Così il segretario di Stato Usa Marco Rubio in un briefing con la stampa.

Non è più tempo di guerra e di attacchi insomma, ma è tempo di liberare Hormuz e negoziare. E se nei negoziati Trump preme per inserire la questione dell’uranio arricchito, è evidente che non tutti gli obiettivi di Epic Fury sono stati raggiunti.

Rubio è stato comunque evasivo sulla conclusione della guerra e sugli obiettivi raggiunti con l’operazione, e si è soffermato in primi sulla nuova operazione, quella per liberare lo Stretto di Hormuz.

«L’obiettivo di Project Freedom – ha detto – è trarre in salvo quasi 23mila civili, provenienti da 80 Paesi diversi, che sono rimasti intrappolati nel Golfo e abbandonati al loro destino dal regime iraniano».

Quella a Hormuz «non è un operazione offensiva», ha chiarito il Segretario di Stato. «Si tratta di un'operazione difensiva. E il significato di ciò è molto semplice: non si spara a meno che non siano loro a sparare per primi. Noi non li stiamo attaccando. Non lo stiamo facendo, ma se dovessero attaccare una nave, sarebbe necessario rispondere: non si spara a meno che non siano loro a sparare per primi. E finora abbiamo avuto successo in questo ambito».

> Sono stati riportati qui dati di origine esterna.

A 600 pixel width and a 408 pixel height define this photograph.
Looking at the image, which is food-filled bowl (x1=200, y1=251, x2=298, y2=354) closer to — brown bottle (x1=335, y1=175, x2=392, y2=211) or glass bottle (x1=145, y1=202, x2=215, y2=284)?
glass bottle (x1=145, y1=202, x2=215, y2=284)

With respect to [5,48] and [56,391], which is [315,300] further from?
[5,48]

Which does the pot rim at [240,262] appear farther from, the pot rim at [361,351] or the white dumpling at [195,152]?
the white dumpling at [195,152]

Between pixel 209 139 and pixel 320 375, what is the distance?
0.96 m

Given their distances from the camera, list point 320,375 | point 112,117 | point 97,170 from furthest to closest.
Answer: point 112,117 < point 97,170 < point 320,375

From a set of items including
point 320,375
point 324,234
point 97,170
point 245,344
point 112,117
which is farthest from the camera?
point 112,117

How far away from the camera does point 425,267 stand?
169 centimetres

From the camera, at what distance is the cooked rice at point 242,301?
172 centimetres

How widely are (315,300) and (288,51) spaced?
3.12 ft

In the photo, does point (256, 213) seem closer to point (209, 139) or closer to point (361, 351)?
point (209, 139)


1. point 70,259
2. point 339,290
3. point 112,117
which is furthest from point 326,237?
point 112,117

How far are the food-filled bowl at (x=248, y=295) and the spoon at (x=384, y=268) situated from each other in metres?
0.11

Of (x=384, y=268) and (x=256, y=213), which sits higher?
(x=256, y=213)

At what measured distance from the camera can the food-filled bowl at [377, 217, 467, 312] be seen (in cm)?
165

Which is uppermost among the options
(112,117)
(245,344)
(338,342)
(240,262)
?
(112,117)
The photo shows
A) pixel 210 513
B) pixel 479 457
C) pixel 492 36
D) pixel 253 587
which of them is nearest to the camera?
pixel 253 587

Rubio ha infine chiesto all’Iran di fare «una scelta sensata» e sedersi al tavolo dei negoziati, intraprendendo la via diplomatica che porterebbe alla «ricostruzione, prosperità e stabilità, e a non rappresentare più una minaccia per il mondo». Teheran deve «accettare la realtà della situazione e sedersi al tavolo delle trattative, accettando condizioni che siano vantaggiose non solo per sé, ma anche per il mondo. Non dovrebbero assolutamente mettere alla prova la volontà degli Stati Uniti».

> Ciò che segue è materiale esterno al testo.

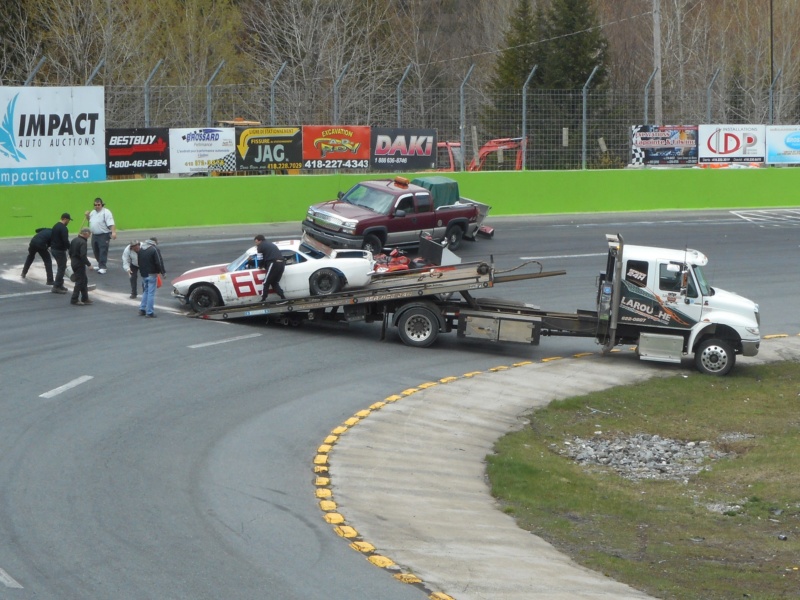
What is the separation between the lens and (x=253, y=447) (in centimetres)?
1308

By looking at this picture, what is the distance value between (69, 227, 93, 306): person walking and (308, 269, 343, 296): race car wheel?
4.34 m

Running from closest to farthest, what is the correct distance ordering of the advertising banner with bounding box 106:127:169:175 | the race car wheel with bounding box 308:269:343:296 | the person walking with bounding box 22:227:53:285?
the race car wheel with bounding box 308:269:343:296 → the person walking with bounding box 22:227:53:285 → the advertising banner with bounding box 106:127:169:175

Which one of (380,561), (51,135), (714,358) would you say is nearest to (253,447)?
(380,561)

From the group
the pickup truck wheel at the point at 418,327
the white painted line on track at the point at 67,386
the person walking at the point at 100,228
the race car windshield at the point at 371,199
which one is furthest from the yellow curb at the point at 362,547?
the race car windshield at the point at 371,199

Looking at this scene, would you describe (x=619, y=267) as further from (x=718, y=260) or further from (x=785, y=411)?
(x=718, y=260)

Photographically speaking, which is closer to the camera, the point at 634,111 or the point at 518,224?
the point at 518,224

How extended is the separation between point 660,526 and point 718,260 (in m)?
16.8

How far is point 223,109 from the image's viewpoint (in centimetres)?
3281

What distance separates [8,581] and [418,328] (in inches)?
440

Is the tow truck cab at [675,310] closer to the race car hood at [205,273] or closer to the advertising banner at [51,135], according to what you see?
the race car hood at [205,273]

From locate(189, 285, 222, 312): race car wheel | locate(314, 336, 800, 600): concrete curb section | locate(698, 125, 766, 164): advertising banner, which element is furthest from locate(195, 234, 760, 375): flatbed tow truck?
locate(698, 125, 766, 164): advertising banner

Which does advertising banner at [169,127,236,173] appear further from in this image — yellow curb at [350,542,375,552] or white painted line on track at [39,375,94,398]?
yellow curb at [350,542,375,552]

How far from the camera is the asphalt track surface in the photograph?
898 cm

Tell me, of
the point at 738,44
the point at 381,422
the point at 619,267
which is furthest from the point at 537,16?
the point at 381,422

Rubio nei prossimi giorni sarà in Italia, incontrerà Papa Leone (incontro fissato «prima degli attacchi di Trump», ha precisato, sottolineando che gli Usa hanno sempre «collaborato» con il Vaticano) e Giorgia Meloni («Consulteremo certamente l’Italia sul Libano, può essere molto utile in quel Paese perché ha addestrato le forze di polizia e di sicurezza libanesi»).